Заходим в калитку — никого нет. Прошли через двор. Уютная баня, чистая такая. Но еле теплая. Герольд Иванович говорит: «Ничего, на каменку накидаем сейчас. Пару хватит. Вон и веники!» Смотрю, а веники какие-то жидкие, пользованные, похоже, веники…

Плескали, плескали на каменку — даже не шипит. Хоть прохладно, надо как-то мыться. Нашли воду, ополоснулись.

Выходим — вся семья вывалила на крыльцо. Странные какие-то люди и смотрят исподлобья. Герольд Иванович в сердцах: «Что ж вы баню-то так плохо протопили? Вы уж в следующий раз топите по-настоящему!» Они смотрят неприветливо и только головой кивают.

Дошли до Миши. Сели за стол. Герольд Иванович возмущается: «Да что это за баня?! Ни помыться, ни попариться! И люди какие-то неприветливые…»

Вдруг стук в дверь. Заходит соседка: «Миша! Я уж баню час как истопила. Твои-то пойдут или нет?!»

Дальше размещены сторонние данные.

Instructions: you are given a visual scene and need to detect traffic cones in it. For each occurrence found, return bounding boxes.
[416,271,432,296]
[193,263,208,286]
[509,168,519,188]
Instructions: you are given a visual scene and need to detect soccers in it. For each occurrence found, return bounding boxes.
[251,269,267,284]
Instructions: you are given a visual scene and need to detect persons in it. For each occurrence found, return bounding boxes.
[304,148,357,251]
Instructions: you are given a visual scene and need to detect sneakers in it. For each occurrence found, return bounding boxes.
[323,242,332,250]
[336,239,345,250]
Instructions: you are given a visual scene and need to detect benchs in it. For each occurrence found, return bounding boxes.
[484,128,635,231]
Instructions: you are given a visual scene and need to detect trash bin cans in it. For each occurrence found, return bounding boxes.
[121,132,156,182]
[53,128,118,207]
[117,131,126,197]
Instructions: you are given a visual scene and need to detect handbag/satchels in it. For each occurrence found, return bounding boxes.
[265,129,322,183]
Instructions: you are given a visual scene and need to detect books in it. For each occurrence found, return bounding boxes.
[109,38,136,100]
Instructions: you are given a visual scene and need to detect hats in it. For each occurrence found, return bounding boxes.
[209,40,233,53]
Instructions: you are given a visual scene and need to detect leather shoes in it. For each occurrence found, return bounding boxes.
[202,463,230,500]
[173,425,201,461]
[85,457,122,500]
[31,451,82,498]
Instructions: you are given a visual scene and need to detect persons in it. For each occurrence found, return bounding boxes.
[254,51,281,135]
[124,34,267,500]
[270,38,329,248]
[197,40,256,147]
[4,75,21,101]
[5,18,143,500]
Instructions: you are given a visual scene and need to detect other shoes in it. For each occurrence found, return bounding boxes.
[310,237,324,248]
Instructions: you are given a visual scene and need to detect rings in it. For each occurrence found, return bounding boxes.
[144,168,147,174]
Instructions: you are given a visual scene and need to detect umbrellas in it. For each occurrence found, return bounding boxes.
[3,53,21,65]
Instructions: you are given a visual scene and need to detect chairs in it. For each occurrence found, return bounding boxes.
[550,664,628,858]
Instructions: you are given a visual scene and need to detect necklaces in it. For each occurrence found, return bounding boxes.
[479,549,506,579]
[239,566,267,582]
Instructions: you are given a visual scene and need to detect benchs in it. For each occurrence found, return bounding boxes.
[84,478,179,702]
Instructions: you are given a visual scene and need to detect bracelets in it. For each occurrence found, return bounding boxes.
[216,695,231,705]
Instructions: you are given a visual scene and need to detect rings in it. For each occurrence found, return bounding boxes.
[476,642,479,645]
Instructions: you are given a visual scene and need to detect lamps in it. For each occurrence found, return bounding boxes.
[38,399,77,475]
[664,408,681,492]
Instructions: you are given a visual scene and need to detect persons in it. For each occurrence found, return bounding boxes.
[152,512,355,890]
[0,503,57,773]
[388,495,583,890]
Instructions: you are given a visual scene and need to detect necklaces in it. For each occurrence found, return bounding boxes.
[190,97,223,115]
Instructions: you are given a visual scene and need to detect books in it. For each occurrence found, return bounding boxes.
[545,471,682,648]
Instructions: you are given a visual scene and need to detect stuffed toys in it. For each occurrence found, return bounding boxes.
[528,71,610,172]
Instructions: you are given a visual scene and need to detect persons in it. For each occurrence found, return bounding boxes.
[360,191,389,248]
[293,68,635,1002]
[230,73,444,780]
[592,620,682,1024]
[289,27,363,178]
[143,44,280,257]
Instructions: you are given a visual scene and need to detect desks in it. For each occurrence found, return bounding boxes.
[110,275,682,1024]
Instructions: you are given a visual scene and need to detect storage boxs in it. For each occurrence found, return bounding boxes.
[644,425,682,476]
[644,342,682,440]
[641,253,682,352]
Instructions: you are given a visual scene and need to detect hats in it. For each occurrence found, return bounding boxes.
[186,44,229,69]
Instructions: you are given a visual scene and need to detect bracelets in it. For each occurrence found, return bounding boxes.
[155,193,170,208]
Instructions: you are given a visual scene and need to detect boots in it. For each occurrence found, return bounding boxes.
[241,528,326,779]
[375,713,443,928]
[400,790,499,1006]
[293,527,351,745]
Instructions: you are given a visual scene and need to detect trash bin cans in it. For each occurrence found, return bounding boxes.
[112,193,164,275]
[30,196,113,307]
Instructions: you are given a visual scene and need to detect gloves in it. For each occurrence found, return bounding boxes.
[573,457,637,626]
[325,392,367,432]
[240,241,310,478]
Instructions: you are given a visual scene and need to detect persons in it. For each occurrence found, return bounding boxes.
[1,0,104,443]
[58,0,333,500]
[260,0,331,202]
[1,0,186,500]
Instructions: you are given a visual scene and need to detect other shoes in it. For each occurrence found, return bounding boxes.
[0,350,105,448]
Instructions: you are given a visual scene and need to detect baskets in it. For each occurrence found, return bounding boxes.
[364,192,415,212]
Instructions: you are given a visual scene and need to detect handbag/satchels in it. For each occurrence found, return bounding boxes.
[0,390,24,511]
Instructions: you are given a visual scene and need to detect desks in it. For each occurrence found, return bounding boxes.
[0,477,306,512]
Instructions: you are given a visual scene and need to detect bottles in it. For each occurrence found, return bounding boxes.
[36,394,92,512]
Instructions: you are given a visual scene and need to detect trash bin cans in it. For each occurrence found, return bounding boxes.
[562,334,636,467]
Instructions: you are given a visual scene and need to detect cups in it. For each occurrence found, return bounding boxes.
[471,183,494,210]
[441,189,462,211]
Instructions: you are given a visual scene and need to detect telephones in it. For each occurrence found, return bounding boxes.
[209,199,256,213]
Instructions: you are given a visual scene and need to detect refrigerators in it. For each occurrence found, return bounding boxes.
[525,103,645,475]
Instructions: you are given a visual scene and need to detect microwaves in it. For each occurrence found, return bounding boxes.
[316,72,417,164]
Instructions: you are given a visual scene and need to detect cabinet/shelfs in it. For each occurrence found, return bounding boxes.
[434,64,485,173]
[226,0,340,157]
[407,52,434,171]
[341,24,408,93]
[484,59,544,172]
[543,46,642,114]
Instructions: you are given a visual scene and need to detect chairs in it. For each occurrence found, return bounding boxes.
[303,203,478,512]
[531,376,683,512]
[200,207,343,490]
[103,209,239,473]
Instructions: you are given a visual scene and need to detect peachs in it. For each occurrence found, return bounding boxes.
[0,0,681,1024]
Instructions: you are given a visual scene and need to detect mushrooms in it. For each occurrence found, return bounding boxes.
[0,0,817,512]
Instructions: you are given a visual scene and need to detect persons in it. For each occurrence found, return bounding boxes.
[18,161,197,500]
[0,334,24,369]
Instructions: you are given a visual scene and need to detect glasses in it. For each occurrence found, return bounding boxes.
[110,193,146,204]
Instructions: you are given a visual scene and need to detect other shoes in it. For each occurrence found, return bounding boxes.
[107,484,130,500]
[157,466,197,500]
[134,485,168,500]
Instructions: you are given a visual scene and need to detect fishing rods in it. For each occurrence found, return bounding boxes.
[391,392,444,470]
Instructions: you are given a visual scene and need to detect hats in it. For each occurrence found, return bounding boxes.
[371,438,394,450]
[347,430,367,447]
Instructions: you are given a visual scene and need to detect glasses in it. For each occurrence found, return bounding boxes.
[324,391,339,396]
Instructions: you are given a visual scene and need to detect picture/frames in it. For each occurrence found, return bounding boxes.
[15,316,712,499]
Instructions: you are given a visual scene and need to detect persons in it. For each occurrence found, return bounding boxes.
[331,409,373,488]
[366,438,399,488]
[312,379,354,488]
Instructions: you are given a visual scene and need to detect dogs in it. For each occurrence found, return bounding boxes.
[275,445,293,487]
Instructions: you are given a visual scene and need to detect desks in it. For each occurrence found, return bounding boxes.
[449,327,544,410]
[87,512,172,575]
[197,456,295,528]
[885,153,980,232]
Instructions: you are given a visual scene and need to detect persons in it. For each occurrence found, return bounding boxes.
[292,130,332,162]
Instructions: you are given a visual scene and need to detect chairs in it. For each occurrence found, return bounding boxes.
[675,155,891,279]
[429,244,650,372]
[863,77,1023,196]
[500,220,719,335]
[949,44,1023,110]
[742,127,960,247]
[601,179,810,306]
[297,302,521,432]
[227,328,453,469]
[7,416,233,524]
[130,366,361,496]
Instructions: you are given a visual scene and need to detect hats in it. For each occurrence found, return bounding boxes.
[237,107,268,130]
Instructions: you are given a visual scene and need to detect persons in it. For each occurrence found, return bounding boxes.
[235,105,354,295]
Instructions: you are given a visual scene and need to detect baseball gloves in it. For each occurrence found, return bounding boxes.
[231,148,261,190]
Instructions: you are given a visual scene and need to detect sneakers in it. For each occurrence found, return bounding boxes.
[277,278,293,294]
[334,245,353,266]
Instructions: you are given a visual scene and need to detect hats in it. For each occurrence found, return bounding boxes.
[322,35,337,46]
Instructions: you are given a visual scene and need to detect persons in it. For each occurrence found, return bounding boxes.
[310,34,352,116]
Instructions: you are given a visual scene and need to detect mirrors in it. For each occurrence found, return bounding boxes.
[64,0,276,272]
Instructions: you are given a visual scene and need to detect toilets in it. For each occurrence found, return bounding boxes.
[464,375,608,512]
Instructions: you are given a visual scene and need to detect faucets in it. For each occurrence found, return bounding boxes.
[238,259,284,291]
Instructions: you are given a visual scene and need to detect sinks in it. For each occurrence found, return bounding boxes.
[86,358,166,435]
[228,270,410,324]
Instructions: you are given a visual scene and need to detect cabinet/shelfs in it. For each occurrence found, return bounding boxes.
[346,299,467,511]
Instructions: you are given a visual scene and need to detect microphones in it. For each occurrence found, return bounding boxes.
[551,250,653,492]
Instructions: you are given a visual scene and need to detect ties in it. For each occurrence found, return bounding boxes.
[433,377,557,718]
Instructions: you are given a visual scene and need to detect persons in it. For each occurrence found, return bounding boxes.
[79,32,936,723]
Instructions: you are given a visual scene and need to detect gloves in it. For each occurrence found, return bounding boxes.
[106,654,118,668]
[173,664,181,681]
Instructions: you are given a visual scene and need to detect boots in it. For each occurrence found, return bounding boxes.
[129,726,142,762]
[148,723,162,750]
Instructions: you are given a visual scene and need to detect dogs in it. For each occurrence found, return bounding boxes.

И тут до нас дошло. И мы начали смеяться. Я долго остановиться не мог. Я же понял, почему люди-то неприветливые. Представляете, сидят дома, никого не трогают. Вдруг среди бела дня к ним, никого не спросясь, через двор в остывшую баню заходят два мужика. Чего-то там полчаса вошкаются. Выходят недовольные и еще жизни учат!

Кому понравится?

Свет с востока

Давно это было, сотовых телефонов еще не было. 31 декабря, в девять часов вечера прибегает ко мне Дима, сынок моего товарища:

— Дядя Женя, дядя Женя, приезжайте скорее! Папа руку сжег, его надо в больницу везти!

Уй, блин. Тут уже шампанское пузырится, и снегурочки кудрявые в глазах. Ну на фиг мне такое счастье?!

— Сильно, — говорю, — сжег?

— Не очень, — отвечает, — до локтя!

Я помчался. Приезжаю — в натуре, капец. Сидит, стонет. Вместо руки — головешка. Погнали в травму. Костя сидит, зубами скрипит.

Я Диме говорю:

— Рассказывай, как получилось.

— А мы, — говорит, — с папой купили петард на Новый год, но не дождались, решили одну запустить, попробовать. Папа взял ракету в руку и начал поджигать, а я ему говорю: «Подожди, я инструкцию читал, там написано, что ее надо на палочке в землю втыкать, только потом поджигать и отходить подальше». Он посмотрел на меня и говорит: «Ты меня что — учить, что ли, будешь?» Я испугался и отошел, а он поджег и встал, как Ленин на памятнике, руку вперед вытянул…

— И что, — говорю, — не взлетела?

— Да она бы и хотела, да он ее так крепко держал, еле отсоединился!


А Костя в это время пришел в себя и как давай ругать китайцев, и, пока мы ехали до Челюскинцев, он всех китайцев ругал обидными словами! Каждого. Поименно.

Заходим в травму. Сидят человек тридцать рядком — как дятлы на жердочке. Стонут, воют, раскачиваются, китайцев матерят. И у каждого правая рука обожжена. И только у Кости левая, потому что он левша. И Дима рядом с нами, такой перепуганный, голову в плечи втянул. Правильно — из-за него же все получилось.